The experts said there is potential that this type of service actually creates rather than reduces demand for urgent care.
The 111 service is a freephone number for patients with urgent, but not life-threatening symptoms.
The phone line operates 24-hours a day, seven days a week, although its busiest periods tend to be out-of-hours when local GPs are not available.
It was designed to replace NHS Direct and is run by different organisations in each area, including private companies and ambulance trusts.
The service has been beset by problems since its launch, with reports of patients facing long waits for advice and emergency services being inundated with patients who have been either incorrectly referred by 111 or unable to get any help at all.
Some 111 services apparently had problems answering calls within a 60-second target, while some doctors who received referrals from 111 said patients had been sent to the wrong services.
The service is operated by non-medical staff who have received training and who have support from nurse advisers.
Today's research from the University of Sheffield, published in the journal BMJ Open, involved detailed analysis of four pilot sites set up to run the 111 service, covering 3.6 million people in England, and 36 months of data.
Overall, NHS 111 triaged 277,163 calls in the first year of operation for a population of 1.8 million.
The researchers found "no evidence that NHS 111 changed use of most of the emergency and urgent care services" while there was "an increase in numbers of emergency ambulances sent to patients".
The experts said a system designed to be used by handlers without clinical expertise will inevitably err on the side of caution and might offer less flexibility than one designed for clinicians.

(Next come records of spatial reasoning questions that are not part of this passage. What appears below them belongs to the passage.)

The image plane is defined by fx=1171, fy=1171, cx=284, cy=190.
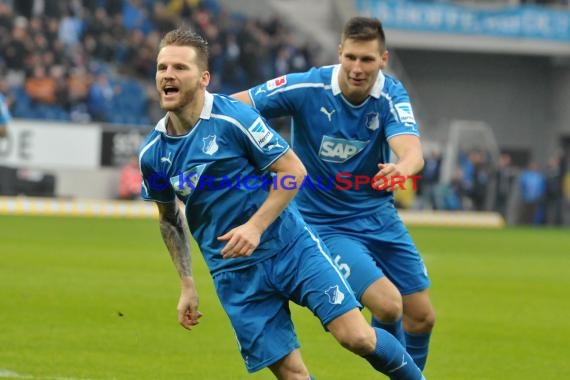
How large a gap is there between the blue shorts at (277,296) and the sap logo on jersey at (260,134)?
538 millimetres

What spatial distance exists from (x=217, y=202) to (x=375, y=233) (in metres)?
1.81

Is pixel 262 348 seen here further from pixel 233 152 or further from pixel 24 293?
pixel 24 293

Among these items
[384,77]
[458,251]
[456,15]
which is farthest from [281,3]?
[384,77]

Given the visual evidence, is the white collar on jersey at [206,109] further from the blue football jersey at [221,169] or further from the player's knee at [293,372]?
the player's knee at [293,372]

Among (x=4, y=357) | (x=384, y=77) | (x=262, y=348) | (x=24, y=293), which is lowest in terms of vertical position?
(x=24, y=293)

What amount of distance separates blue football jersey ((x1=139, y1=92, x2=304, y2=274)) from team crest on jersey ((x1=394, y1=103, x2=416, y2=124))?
4.88 ft

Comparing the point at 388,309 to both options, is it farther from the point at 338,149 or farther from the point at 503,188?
the point at 503,188

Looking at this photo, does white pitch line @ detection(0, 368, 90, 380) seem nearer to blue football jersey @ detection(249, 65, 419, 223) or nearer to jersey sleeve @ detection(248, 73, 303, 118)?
blue football jersey @ detection(249, 65, 419, 223)

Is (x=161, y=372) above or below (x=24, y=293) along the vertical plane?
above

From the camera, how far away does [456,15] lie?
118ft

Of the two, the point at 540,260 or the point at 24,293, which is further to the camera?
the point at 540,260

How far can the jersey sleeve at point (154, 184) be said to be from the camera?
233 inches

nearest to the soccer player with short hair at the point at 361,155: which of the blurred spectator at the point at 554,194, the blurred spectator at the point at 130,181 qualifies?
the blurred spectator at the point at 130,181

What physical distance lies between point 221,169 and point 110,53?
23000 millimetres
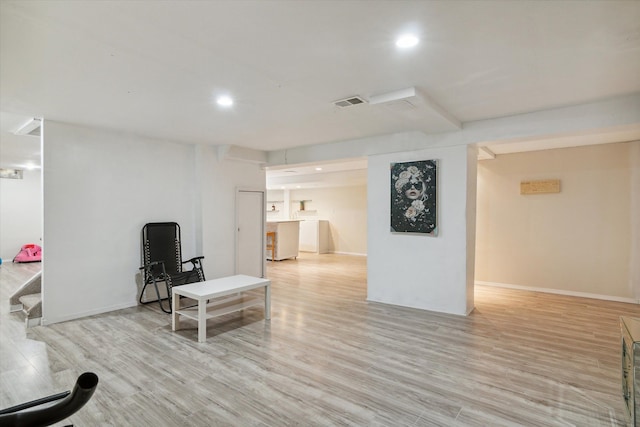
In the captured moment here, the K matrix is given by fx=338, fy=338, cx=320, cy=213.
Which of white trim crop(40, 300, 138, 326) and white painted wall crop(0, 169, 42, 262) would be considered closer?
white trim crop(40, 300, 138, 326)

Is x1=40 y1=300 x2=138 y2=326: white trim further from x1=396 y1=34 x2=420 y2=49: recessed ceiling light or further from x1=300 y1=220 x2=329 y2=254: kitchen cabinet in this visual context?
x1=300 y1=220 x2=329 y2=254: kitchen cabinet

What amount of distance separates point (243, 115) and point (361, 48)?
6.60 ft

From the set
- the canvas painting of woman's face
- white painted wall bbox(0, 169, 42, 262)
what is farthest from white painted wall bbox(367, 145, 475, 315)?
white painted wall bbox(0, 169, 42, 262)

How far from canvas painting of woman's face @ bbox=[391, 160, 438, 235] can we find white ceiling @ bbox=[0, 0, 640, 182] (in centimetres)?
78

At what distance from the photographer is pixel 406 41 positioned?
2270mm

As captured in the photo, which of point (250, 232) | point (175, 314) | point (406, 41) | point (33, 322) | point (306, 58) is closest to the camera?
point (406, 41)

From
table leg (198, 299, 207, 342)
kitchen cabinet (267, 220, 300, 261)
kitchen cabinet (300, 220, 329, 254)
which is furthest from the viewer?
kitchen cabinet (300, 220, 329, 254)

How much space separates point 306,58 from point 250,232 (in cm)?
443

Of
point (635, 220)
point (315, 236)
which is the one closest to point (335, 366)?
point (635, 220)

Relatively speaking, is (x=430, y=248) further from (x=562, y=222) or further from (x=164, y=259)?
(x=164, y=259)

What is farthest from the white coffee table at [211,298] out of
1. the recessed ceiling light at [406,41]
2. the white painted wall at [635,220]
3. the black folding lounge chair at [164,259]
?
the white painted wall at [635,220]

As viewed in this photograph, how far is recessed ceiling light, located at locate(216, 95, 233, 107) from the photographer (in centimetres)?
335

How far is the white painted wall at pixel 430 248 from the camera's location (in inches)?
174

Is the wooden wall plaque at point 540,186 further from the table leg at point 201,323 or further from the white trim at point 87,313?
the white trim at point 87,313
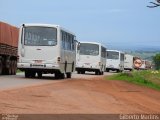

In the accompanying podcast, the lead author suggests this issue may resolve as the service matures and the handlers gain more confidence.
NHS 111 also offers an easily remembered number, the authors added.
The authors of the study said there was an increase in activity overall in the emergency and urgent care system, and it was expected this increase would stay the same even when the full roll-out of NHS 111 was complete.
But the Department of Health insisted the study findings did not reflect the current state of 111.
A spokesman said: "This study does not represent how NHS 111 is performing now. It was undertaken when NHS 111 was being piloted and was available to just a small proportion of the population.
"We have backed the service with a £15m fund to support it over winter. NHS 111 now deals with more than half a million calls a month and 97% of them are answered in under a minute.
"We are looking in detail at Sir Bruce Keogh's recommendation to enhance NHS 111, so it provides even more expert advice and personalised care over the phone, to give people a quicker, more effective service and also help with the demand on our hospitals by supporting patients at home where possible."
Shadow health secretary Andy Burnham said:"2013 has been the worst year in a decade in A&E.
"It is a crisis of David Cameron's own making and proof that you cannot trust the Tories with the NHS.
"It is clear that Cameron's decision to scrap NHS Direct, and replace nurses with call handlers, has added to the pressure on A&E.
"It was a major mistake that he now needs to put right.
"He should implement without delay Bruce Keogh's call for a return to an NHS Direct-style service with clinicians, not computers, making the decisions."
An NHS spokesman said the study is "significantly out of date" and "is not directly comparable to the current 111 service."
He added: "The Sheffield study looked a very low volume of calls. Only 400,000 calls were offered to 111 for the first year of the study, whereas 111 is now being offered around 600,000 calls a month.
"There is now no evidence that 111 is increasing A&E attendances - in fact attendances in areas with 111 for the most recent 12 months compared to 12 months earlier is down by 0.2%.
"Ambulances dispatched from 111 transport the same proportion of patients to hospital as those dispatched by 999 - showing the service is appropriately sending ambulances."